Hi
So I’ve been studying about language models and I’m confused about the proper way to connect the output of an RNN to a Linear layer
I’m aware that the method will differ based on the use case.
Like for example, feeding the hidden state to the Linear layer in a many to one task like sentiment analysis may be sufficient.
In the case of sequence generation,
class Net1(nn.Module):
def __init__(self,n_inputs,hidden_size):
self.hidden_size = hidden_size
self.rnn = nn.LSTM(n_inputs,hidden_size,batch_first=True)
self.fc = nn.Linear(hidden_size,n_inputs)
def forward(self,x,hidden):
x,(hs,cs) = self.rnn(x)
#hs of shape (num_layers,batch_size,hidden_size)
x = self.fc(hs[-1]) # taking the hidden state of the last layer
return x #x of shape (batch_size,n_inputs)
class Net2(nn.Module):
def __init__(self,n_inputs,hidden_size):
self.hidden_size = hidden_size
self.rnn = nn.LSTM(n_inputs,hidden_size,batch_first=True)
self.fc = nn.Linear(hidden_size,n_inputs)
def forward(self,x,hidden):
x,(hs,cs) = self.rnn(x)
#hs of shape (num_layers,batch_size,hidden_size)
#x of shape (batch_size,seq_len,hidden_size)

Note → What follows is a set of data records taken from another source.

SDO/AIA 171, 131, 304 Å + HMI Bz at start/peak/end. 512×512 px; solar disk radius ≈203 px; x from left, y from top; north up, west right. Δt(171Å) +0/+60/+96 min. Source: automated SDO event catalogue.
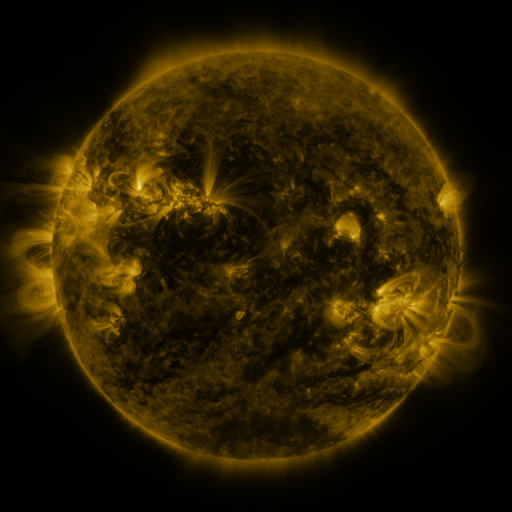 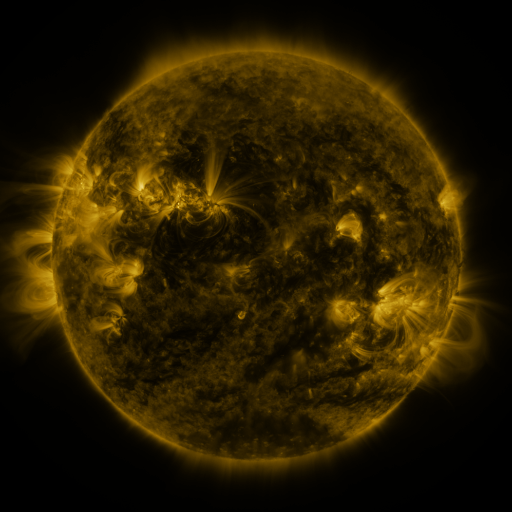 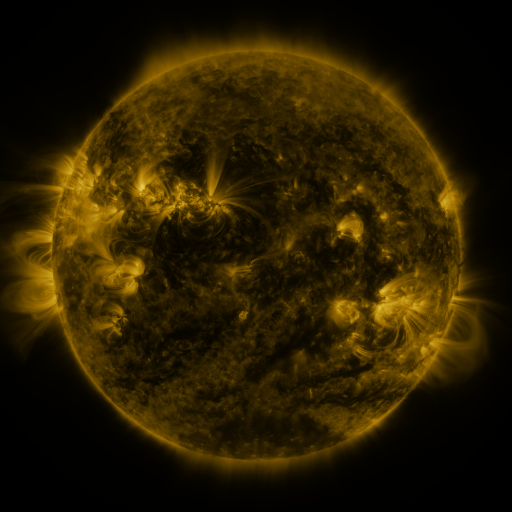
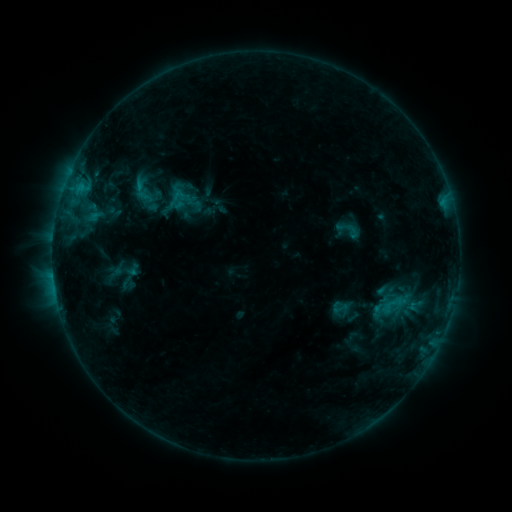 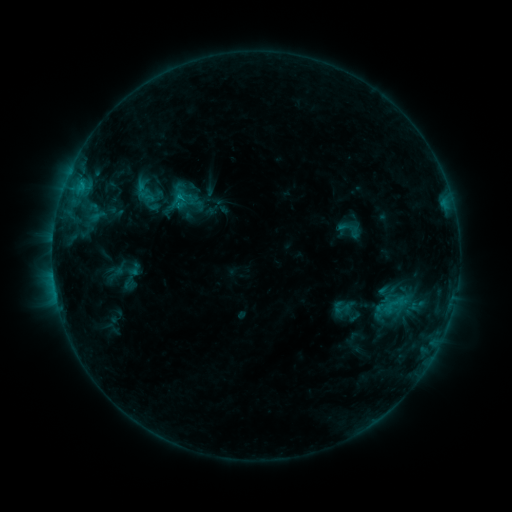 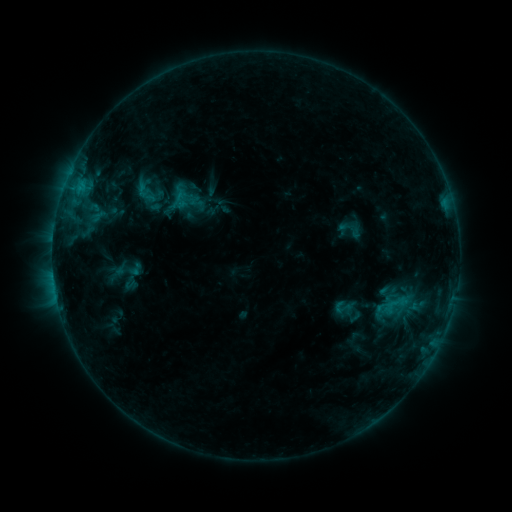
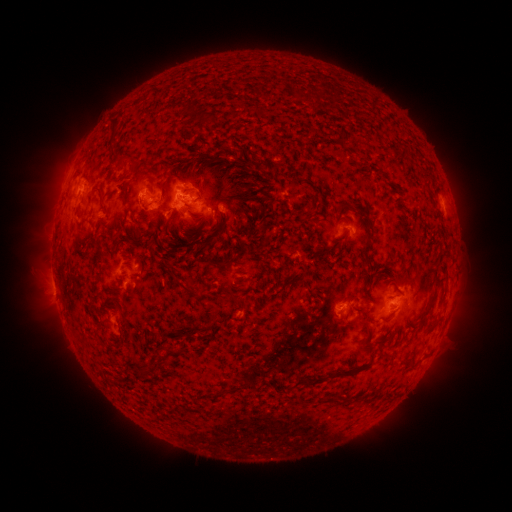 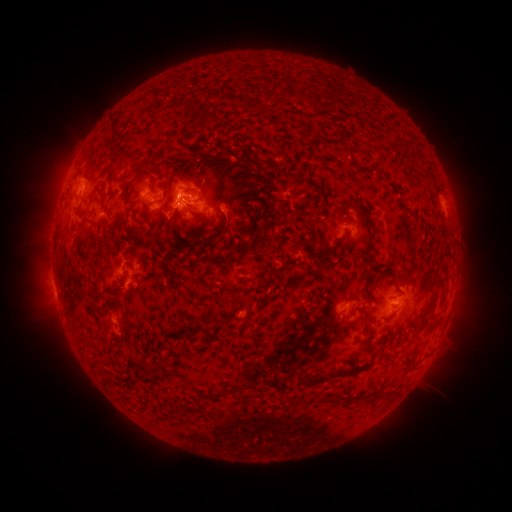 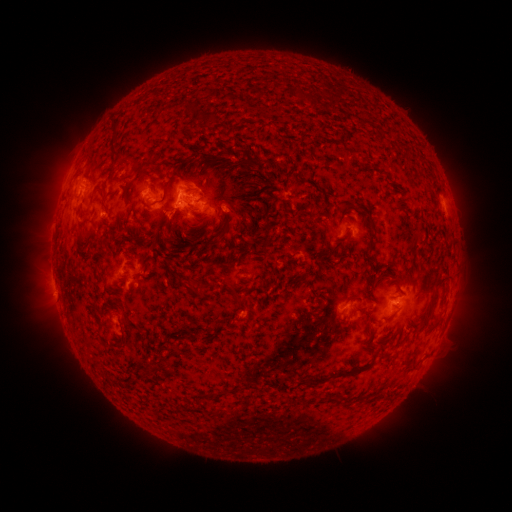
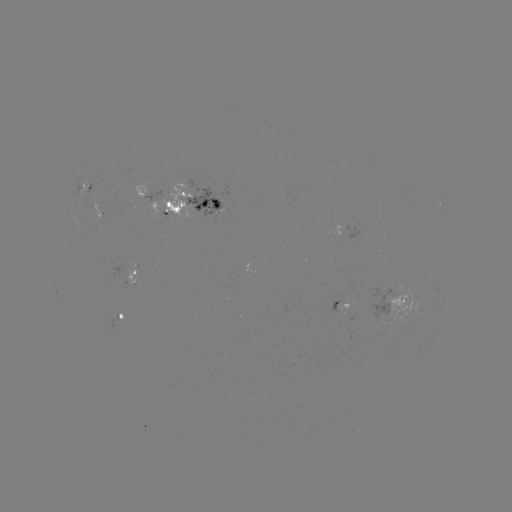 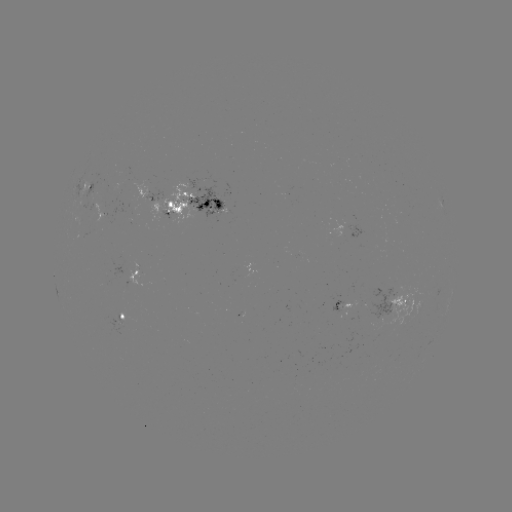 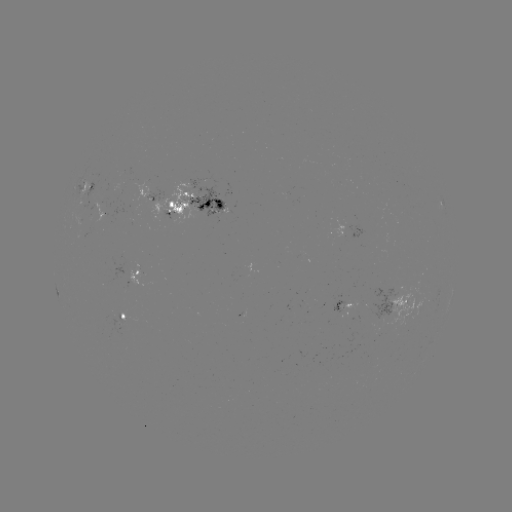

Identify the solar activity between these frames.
emerging-flux region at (95, 220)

x = self.fc(x.view(-1,self.hidden_size))
return x #x of shape (batch_size*seq_len,n_inputs)
class Net3(nn.Module):
def __init__(self,n_inputs,hidden_size,seq_len):
self.hidden_size = hidden_size
self.seq_len = seq_len
self.rnn = nn.LSTM(n_inputs,hidden_size,batch_first=True)
self.fc = nn.Linear(hidden_size*seq_len,n_inputs)

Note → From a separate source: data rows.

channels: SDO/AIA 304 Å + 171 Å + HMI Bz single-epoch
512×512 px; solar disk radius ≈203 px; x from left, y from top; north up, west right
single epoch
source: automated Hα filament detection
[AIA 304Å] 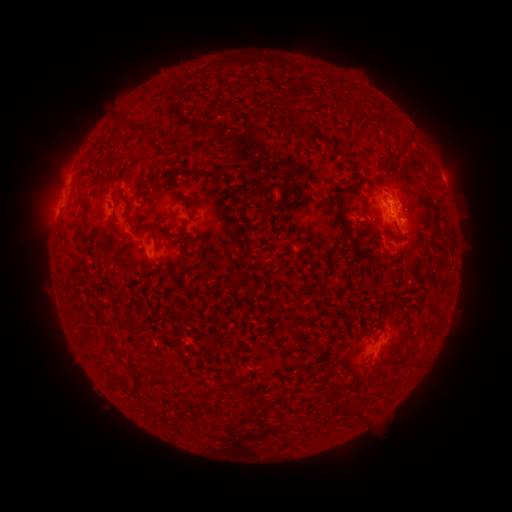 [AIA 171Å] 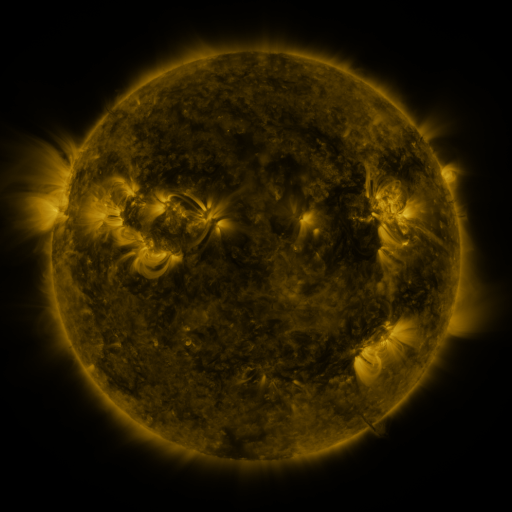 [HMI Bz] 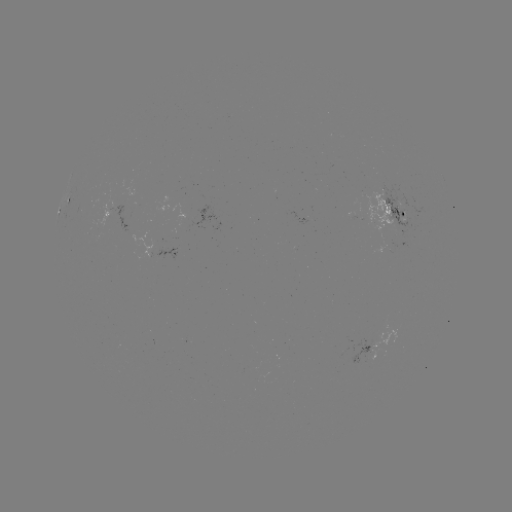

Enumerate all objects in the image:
filament: (350, 157)
filament: (384, 166)
filament: (339, 211)
filament: (161, 229)
filament: (187, 242)
filament: (292, 319)
filament: (361, 418)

def forward(self,x,hidden):
x,(hs,cs) = self.rnn(x)
#hs of shape (num_layers,batch_size,hidden_size)
#x of shape (batch_size,seq_len,hidden_size)
x = self.fc(x.view(-1,self.hidden_size*self.seq_len))
return x #x of shape (batch_size,n_inputs)
From my understanding of character based text generation, we predict the next character based on the previous sequence_len
characters.
Meaning the input, X
should be of shape (batch_size,seq_len,n_inputs),
the output of the net should be of shape (batch_size,n_inputs)
and Y
should be of shape (batch_size,1) (Indices of next chars)
But for the Net2
Architecture to work out, doesn’t it mean it’s predicting the next sequence_len
characters?
and that’ll mean Y
should be of shape (batch_size,seq_len,1) → (batch_size*seq,1)
And for Net3
, I guess it’s based off the idea that using all the hidden states could improve the accuracy of the model.
Using that architecture would mean all inputs should be padded to specified length??
I would be glad if someone could help me understand this more clearly.